Re: Is outputting from components other than sinks or side outputs a no-no ?

Posted by David Anderson-3 on
URL: http://deprecated-apache-flink-user-mailing-list-archive.369.s1.nabble.com/Is-outputting-from-components-other-than-sinks-or-side-outputs-a-no-no-tp36943p36944.html

Every job is required to have a sink, but there's no requirement that all output be done via sinks. It's not uncommon, and doesn't have to cause problems, to have other operators that do I/O.

What can be problematic, however, is doing blocking I/O. While your user function is blocked, the function will exert back pressure, and checkpoint barriers will be unable to make any progress. This sometimes leads to checkpoint timeouts and job failures. So it's recommended to make any I/O you do asynchronous, using an AsyncFunction [1] or something similar.

Note that the asynchronous i/o function stores the records for in-flight asynchronous requests in checkpoints, and restores/re-triggers the requests when recovering from a failure. This might lead to duplicate results if you are using it to do non-idempotent database writes. If you need transactions, use a sink that offers them.
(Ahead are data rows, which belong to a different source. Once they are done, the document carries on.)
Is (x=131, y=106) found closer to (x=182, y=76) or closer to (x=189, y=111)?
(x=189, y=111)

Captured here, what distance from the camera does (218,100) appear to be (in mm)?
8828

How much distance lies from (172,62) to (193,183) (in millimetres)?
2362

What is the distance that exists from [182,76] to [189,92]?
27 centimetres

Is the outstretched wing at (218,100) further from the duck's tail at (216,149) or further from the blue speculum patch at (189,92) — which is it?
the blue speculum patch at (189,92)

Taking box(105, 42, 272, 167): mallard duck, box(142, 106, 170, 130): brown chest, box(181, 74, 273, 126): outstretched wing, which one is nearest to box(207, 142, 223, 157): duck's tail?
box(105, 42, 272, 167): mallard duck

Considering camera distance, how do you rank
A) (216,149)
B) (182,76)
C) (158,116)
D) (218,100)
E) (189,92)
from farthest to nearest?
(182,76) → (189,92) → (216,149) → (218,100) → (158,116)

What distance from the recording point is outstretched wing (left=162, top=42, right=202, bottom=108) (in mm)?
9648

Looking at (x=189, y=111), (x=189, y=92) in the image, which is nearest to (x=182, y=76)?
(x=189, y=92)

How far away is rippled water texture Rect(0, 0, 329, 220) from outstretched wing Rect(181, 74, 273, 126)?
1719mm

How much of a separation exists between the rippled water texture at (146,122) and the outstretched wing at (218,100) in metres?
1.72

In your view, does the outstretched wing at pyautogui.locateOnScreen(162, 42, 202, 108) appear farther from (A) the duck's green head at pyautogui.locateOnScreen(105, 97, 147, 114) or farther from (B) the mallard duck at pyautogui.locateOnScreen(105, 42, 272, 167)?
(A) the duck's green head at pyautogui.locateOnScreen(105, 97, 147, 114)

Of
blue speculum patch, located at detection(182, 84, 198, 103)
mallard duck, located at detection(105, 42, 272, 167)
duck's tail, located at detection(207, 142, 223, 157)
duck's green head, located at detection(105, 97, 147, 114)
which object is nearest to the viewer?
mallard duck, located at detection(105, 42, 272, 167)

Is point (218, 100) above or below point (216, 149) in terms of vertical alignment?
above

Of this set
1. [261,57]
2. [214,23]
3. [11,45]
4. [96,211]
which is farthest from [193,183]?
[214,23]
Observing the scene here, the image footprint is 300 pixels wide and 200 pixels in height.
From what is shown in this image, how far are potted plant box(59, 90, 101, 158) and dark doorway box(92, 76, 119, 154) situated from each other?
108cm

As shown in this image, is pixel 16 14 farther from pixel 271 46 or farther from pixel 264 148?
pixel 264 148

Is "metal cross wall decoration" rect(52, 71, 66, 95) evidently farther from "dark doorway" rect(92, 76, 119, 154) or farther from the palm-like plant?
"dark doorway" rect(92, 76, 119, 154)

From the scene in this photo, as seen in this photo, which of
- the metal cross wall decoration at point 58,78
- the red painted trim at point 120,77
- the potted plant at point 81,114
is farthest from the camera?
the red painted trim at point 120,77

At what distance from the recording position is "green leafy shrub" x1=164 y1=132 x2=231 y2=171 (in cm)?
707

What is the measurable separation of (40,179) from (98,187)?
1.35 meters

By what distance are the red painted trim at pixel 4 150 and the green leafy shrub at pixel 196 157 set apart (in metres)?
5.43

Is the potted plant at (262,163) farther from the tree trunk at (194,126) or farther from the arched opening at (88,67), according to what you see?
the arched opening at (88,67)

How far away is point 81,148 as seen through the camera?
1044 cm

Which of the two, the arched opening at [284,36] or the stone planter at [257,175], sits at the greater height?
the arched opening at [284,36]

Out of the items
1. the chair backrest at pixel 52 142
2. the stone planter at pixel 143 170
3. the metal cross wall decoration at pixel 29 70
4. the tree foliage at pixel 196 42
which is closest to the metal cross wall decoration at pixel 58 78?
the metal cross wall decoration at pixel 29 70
[1] https://ci.apache.org/projects/flink/flink-docs-stable/dev/stream/operators/asyncio.html

Best,
David

On Sun, Jul 26, 2020 at 11:08 AM Tom Fennelly <[hidden email]> wrote:
Hi.

What are the negative side effects of (for example) a filter function occasionally making a call out to a DB ? Is this a big no-no and should all outputs be done through sinks and side outputs, no exceptions ?

Regards,

Tom.